Reproduce the lines of the data starting at the line containing "Which thing among" and ending at the line containing "point 94,80 <", including both of those lines.
___ PROVIDED DATA
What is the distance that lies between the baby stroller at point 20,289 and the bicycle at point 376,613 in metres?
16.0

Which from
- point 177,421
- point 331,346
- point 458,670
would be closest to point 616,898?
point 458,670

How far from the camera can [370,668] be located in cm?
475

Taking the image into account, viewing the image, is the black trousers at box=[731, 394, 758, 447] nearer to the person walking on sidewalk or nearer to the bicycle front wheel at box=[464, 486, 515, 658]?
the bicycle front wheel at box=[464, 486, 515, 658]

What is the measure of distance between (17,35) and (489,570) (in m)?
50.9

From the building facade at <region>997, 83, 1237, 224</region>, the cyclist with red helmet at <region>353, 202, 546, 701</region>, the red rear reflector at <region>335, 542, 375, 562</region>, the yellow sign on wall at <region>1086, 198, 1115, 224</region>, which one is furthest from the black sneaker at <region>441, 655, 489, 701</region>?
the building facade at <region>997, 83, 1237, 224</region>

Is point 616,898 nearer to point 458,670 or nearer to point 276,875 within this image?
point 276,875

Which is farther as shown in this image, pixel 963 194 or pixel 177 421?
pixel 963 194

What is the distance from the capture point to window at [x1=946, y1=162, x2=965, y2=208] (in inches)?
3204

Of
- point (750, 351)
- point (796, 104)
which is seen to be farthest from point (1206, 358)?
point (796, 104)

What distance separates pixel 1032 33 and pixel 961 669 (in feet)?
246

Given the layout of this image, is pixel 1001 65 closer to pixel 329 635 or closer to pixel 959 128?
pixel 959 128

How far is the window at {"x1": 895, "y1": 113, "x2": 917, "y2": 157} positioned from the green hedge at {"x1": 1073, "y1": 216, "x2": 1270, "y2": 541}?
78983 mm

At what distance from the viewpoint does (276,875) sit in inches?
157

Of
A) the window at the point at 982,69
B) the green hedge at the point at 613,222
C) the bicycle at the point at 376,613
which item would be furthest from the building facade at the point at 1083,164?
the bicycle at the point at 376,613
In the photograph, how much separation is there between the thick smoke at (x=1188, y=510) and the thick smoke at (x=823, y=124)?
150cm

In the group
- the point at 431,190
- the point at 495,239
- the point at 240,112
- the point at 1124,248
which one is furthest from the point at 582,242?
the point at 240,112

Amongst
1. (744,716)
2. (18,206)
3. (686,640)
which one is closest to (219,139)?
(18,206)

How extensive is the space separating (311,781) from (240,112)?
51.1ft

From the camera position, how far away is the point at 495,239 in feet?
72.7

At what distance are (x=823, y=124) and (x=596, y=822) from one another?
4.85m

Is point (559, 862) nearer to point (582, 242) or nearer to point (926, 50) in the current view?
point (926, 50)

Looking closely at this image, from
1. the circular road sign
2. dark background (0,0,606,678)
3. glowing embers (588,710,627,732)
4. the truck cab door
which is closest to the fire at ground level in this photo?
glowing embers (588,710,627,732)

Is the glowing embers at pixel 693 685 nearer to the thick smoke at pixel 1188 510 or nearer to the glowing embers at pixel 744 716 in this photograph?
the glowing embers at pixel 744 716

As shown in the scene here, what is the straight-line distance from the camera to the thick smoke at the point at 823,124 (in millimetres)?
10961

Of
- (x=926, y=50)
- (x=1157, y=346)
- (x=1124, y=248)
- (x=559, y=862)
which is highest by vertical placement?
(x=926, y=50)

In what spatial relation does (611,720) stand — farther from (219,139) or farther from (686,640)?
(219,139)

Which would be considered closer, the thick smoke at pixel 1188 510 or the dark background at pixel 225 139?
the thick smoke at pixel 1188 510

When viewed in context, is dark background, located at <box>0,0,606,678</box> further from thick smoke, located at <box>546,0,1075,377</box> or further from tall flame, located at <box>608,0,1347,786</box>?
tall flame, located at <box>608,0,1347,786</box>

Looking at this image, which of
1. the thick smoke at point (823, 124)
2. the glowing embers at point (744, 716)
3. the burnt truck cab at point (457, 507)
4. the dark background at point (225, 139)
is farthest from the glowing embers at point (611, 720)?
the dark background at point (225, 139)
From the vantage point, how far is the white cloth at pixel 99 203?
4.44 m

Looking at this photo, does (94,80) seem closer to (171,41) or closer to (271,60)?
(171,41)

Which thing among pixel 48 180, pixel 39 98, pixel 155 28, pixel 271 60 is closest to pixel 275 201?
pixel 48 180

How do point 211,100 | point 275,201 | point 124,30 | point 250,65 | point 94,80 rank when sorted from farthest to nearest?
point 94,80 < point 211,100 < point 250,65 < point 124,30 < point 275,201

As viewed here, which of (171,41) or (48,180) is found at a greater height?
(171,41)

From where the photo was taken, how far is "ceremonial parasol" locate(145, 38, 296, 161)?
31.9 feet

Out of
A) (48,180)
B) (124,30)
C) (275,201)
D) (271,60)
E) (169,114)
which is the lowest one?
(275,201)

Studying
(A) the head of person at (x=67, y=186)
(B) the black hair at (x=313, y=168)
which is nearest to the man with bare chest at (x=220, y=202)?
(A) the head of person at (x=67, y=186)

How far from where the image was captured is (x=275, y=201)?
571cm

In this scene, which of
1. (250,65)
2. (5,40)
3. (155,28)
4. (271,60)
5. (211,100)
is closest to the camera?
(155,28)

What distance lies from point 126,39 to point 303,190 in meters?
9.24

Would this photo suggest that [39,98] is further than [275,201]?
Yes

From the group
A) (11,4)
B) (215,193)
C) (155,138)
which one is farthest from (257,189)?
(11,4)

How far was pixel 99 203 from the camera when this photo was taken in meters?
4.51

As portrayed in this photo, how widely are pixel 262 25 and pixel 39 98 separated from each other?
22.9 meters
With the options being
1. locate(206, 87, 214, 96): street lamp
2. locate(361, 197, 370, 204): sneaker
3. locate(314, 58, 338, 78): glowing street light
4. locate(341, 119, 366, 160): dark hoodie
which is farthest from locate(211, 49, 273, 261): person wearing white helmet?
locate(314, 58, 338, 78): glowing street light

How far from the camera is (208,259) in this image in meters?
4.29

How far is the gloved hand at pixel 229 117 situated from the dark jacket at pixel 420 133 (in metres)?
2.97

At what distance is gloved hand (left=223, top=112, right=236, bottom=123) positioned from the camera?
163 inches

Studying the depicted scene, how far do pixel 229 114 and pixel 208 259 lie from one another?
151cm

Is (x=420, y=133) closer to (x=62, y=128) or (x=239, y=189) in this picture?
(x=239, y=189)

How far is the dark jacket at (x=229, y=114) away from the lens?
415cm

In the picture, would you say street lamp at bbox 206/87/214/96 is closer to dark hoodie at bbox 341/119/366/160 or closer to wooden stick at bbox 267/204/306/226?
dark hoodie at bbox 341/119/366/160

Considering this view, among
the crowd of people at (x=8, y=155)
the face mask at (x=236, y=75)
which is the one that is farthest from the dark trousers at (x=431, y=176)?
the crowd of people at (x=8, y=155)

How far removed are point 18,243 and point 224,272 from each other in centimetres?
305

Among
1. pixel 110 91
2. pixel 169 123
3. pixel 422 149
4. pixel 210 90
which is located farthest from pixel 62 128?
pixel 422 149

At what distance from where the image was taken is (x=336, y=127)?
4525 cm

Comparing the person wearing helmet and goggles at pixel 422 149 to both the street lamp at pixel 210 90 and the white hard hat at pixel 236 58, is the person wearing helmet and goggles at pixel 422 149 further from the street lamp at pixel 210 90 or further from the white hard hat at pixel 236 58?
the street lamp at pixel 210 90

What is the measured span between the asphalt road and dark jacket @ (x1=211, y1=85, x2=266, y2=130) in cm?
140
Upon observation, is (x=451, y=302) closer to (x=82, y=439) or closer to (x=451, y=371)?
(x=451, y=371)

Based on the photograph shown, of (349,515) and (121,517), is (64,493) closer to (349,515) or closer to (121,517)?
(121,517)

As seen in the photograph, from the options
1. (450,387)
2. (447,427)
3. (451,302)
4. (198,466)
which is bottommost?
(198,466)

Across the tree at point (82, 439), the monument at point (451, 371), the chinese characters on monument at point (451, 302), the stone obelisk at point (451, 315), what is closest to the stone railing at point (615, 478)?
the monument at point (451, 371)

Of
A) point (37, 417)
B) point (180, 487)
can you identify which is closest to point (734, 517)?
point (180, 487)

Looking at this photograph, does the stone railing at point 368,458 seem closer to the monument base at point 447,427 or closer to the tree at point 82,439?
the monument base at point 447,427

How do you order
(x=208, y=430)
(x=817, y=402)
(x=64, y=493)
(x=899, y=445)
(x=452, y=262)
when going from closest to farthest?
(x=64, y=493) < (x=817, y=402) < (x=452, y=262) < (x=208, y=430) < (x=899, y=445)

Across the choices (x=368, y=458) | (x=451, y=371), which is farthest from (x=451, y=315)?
______
EXPECTED OUTPUT:
Which thing among pixel 48 180, pixel 39 98, pixel 155 28, pixel 271 60 is closest to pixel 275 201?
pixel 48 180

How do point 211,100 | point 275,201 | point 124,30 | point 250,65 | point 94,80 rank when sorted from farthest to nearest?
point 94,80 < point 211,100 < point 250,65 < point 124,30 < point 275,201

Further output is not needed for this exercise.